=== TASK DESCRIPTION ===
Each record, exactly as written, should be printed again.

=== PROVIDED DATA ===

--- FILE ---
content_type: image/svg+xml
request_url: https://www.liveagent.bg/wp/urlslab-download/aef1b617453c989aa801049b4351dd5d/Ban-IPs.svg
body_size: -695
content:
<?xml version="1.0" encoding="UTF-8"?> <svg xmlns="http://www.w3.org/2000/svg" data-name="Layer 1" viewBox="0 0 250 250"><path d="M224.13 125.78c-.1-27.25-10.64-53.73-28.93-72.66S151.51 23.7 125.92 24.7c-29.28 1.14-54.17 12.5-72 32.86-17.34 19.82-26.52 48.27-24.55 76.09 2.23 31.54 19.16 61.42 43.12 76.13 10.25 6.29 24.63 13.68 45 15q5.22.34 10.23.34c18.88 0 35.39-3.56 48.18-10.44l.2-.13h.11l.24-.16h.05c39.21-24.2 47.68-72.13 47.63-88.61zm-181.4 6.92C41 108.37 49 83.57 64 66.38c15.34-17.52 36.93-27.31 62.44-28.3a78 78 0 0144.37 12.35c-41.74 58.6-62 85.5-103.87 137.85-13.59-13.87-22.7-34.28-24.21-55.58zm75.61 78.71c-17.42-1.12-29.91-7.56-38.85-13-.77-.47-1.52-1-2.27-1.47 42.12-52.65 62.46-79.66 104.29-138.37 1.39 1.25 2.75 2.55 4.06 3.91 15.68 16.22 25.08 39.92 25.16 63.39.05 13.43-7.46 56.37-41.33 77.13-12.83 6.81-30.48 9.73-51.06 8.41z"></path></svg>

=== COMPLETED TASK ===
--- FILE ---
content_type: image/svg+xml
request_url: https://www.liveagent.bg/wp/urlslab-download/aef1b617453c989aa801049b4351dd5d/Ban-IPs.svg
body_size: -695
content:
<?xml version="1.0" encoding="UTF-8"?> <svg xmlns="http://www.w3.org/2000/svg" data-name="Layer 1" viewBox="0 0 250 250"><path d="M224.13 125.78c-.1-27.25-10.64-53.73-28.93-72.66S151.51 23.7 125.92 24.7c-29.28 1.14-54.17 12.5-72 32.86-17.34 19.82-26.52 48.27-24.55 76.09 2.23 31.54 19.16 61.42 43.12 76.13 10.25 6.29 24.63 13.68 45 15q5.22.34 10.23.34c18.88 0 35.39-3.56 48.18-10.44l.2-.13h.11l.24-.16h.05c39.21-24.2 47.68-72.13 47.63-88.61zm-181.4 6.92C41 108.37 49 83.57 64 66.38c15.34-17.52 36.93-27.31 62.44-28.3a78 78 0 0144.37 12.35c-41.74 58.6-62 85.5-103.87 137.85-13.59-13.87-22.7-34.28-24.21-55.58zm75.61 78.71c-17.42-1.12-29.91-7.56-38.85-13-.77-.47-1.52-1-2.27-1.47 42.12-52.65 62.46-79.66 104.29-138.37 1.39 1.25 2.75 2.55 4.06 3.91 15.68 16.22 25.08 39.92 25.16 63.39.05 13.43-7.46 56.37-41.33 77.13-12.83 6.81-30.48 9.73-51.06 8.41z"></path></svg>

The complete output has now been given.